With that act, the home brewing craze and the craft beer movement began. And for about 20 years that is exactly what it was, a fad or a craze that someone wanted to try. But eventually enough people not only stuck with it, but became very good at it and tried to do what many other American Entrepreneurs had done before them and turn a beloved hobby into a business they could make a living at. Some of these entrepreneurs are still at it today, Anchor Brewing, Sierra Nevada, Samuel Adams, and many others who have seen the rise of a revolution in taste as well as quality in process.
These companies which started out small have grown into larger companies by maintaining quality products and consistently trying to expand their skills in different styles of beer. Something the larger brewers have forgotten how to do.
With this industrious rise in Craft Brewing, there resulted the inevitable loss of market share to the big brewer’s. And how did the big brewers react? Did they rethink their brewing techniques and think about investing in higher quality products using better ingredients? Did they think about expanding the styles of beers that they brewed and trying to draw back some of the market share they lost through honest competition? I’m sure they thought about it.
But that isn’t what they did. Instead they came up with a two step approach:
Step 1 – Buy out the competition. Buy out successful craft brewers, learn how to produce their products for less money, and reproduce their beer labels under your brand. This method has been the Grim Reaper of many venues of American industry. The problem with this is that is doesn’t work well. Quite often quality suffers and the customers you hoped to win back can tell and find a new brewer to follow.
This has not helped the big brewers gain any more craft beer fans, but it has helped them to gain in other ways. Recently the founder of Sam Adams Brewing publicly stated that over 90% of the beer made in the world is owned by two companies both European Conglomerates who own not only most of the breweries on every continent but also a lot of the distribution companies.
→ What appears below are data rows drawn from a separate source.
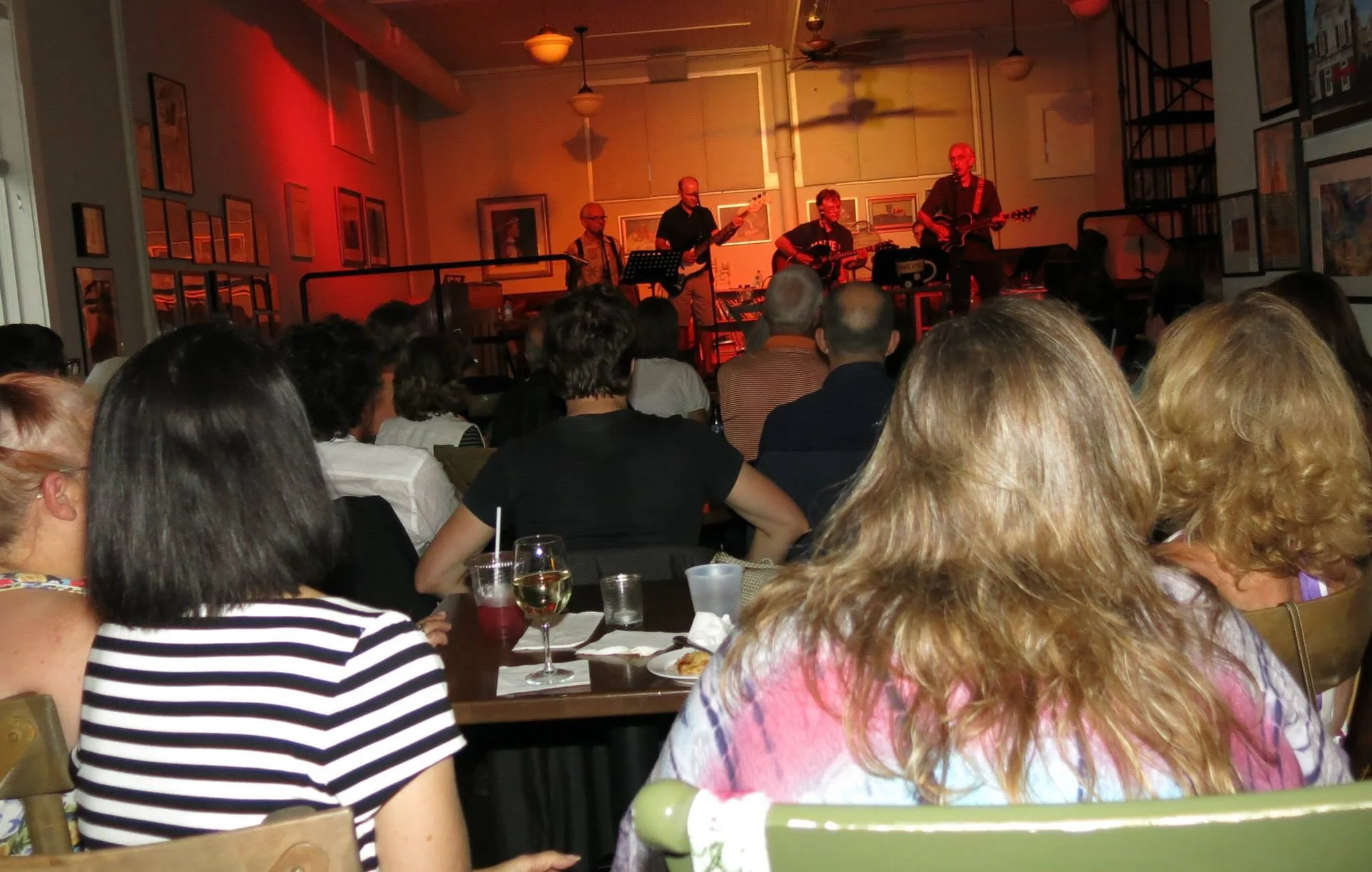 Burlington's Journey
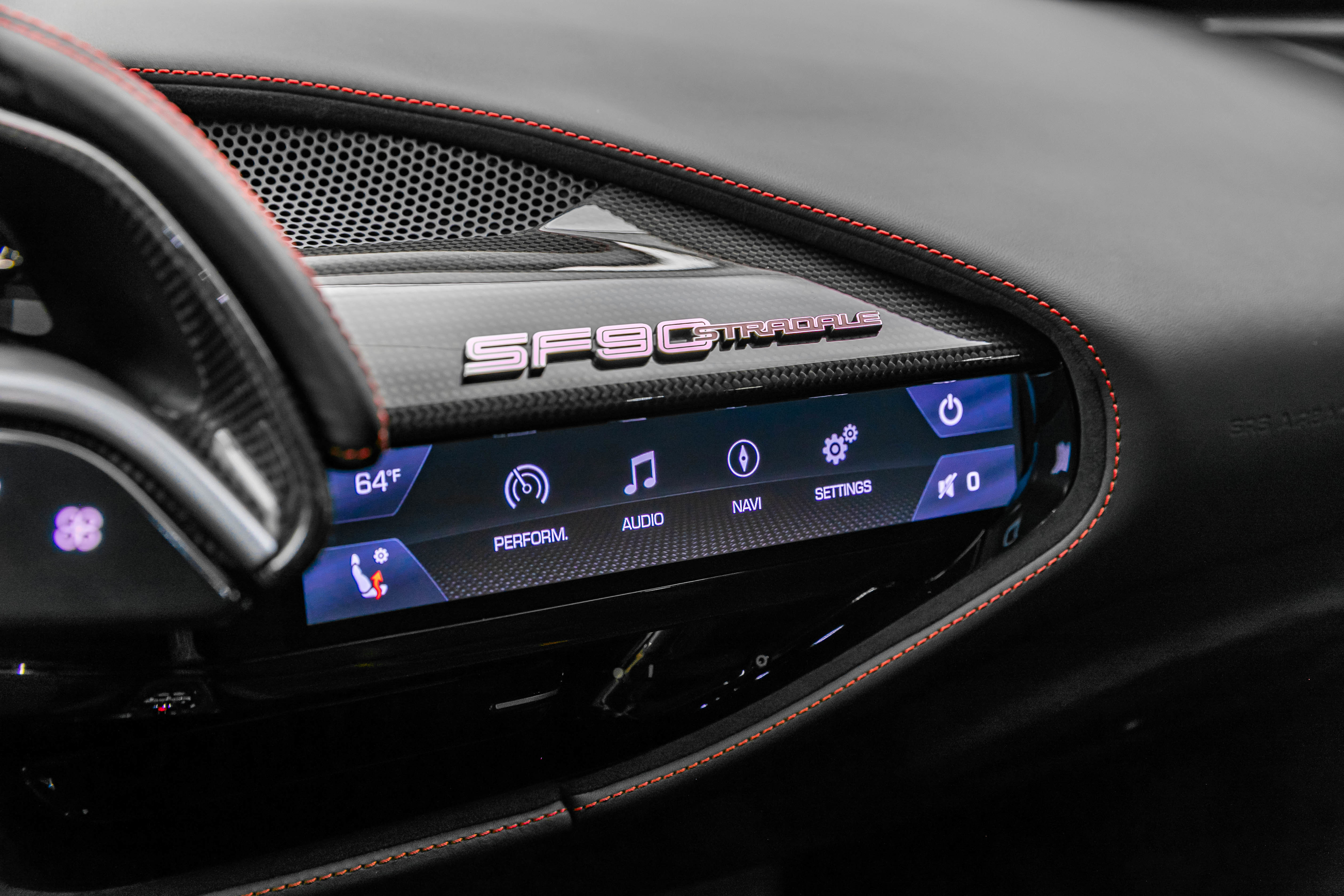 Certified 2022 Ferrari SF90 Stradale image 30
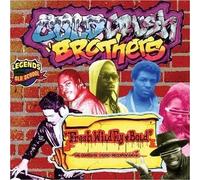 Cold Crush B - Fresh Wild Fly [Vinyl LP]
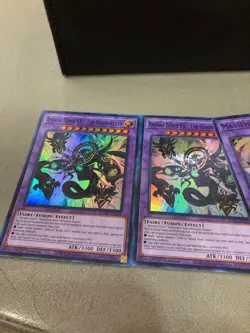 Large Yu-Gi-Oh! Trading Card Collection With Holos & More Please Read - Image 2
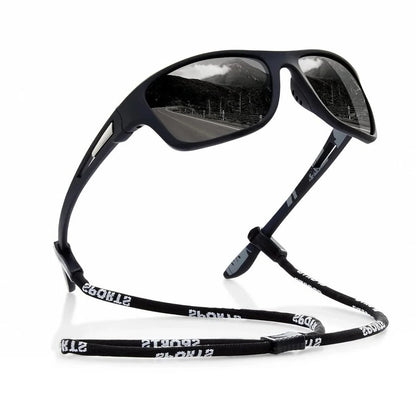 ActiveVision™ Polarized Sunglasses for Outdoor Sports Enthusiasts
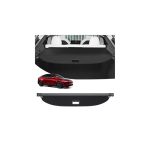 Powerty Cargo Cover For Tesla Model Y Juniper 2025 2026 Just For 5-SEATERS Trunk Cover Retractable Trunk Shielding Shade Privacy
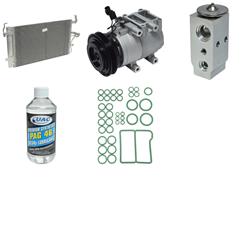Universal Air Conditioner Compressor Kits for 2005 ELANTRA - KT 4923A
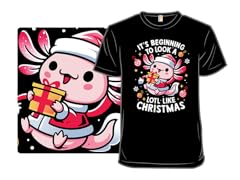 Axolotl Sweet Christmas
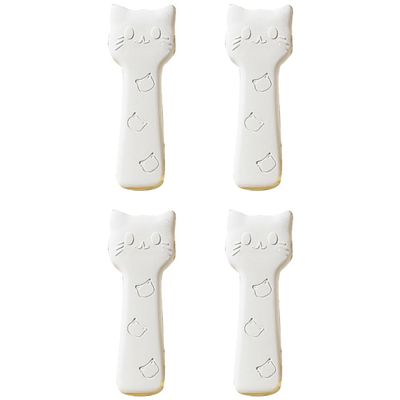 CTRLZS Diatomaceous Earth Stick 4PCS Multi-Purpose Moisture-Absorbing Drying Stick Portable Drying Stick B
AB-InBev and Heineken N.V. own companies in Europe, Asia, Africa, Australia, North and South America. Leaving only Antarctica as unclaimed territory.
Step 2 – Strangle their supply chain. If they won’t sell out to you then make it difficult or impossible for them to get the ingredients to make beer and even harder to get their beers to market.
These two conglomerates have repeatedly tried buying out hops and grain markets in efforts to stifle the supplies for others to make beers. And when that didn’t work they put a stranglehold on the distribution by buying out a lot of the distributing companies, or giving monetary incentives for their products to get top billing. These companies have been reading the robber-baron’s handbook and instead of creating new games just gave a wink-wink nudge-nudge to the concerned lawmakers who failed to stop them.
So to answer the question in the article title – the “Brew Ha Ha” over the beer companies buying the others out has nothing to do with the beers they originally made. And really not even with the beers being made buy those that have sold out to them. No matter what happens there will still be folks who like all of those beers and will want to purchase and consume them. We are after all creatures of habit.
The problem is that if the trend keeps going as it is, eventually new craft breweries will no longer be built. The ability to choose from over 5000 breweries and tens of thousands of different beers will disappear. Craft beer is going to be changing, whether we like it or not. Craft breweries will have get even more inventive with their “Think outside the box” strategy to continue to exist.
The good news is this:
- Thinking outside the box is what craft brewers do best.
- The Genie is already out of the bottle. Home brewing is alive and well and will continue to be so. Larger Craft production breweries may not continue any growth, but the little guys who just want to brew and share with the locals will always find a way to do so.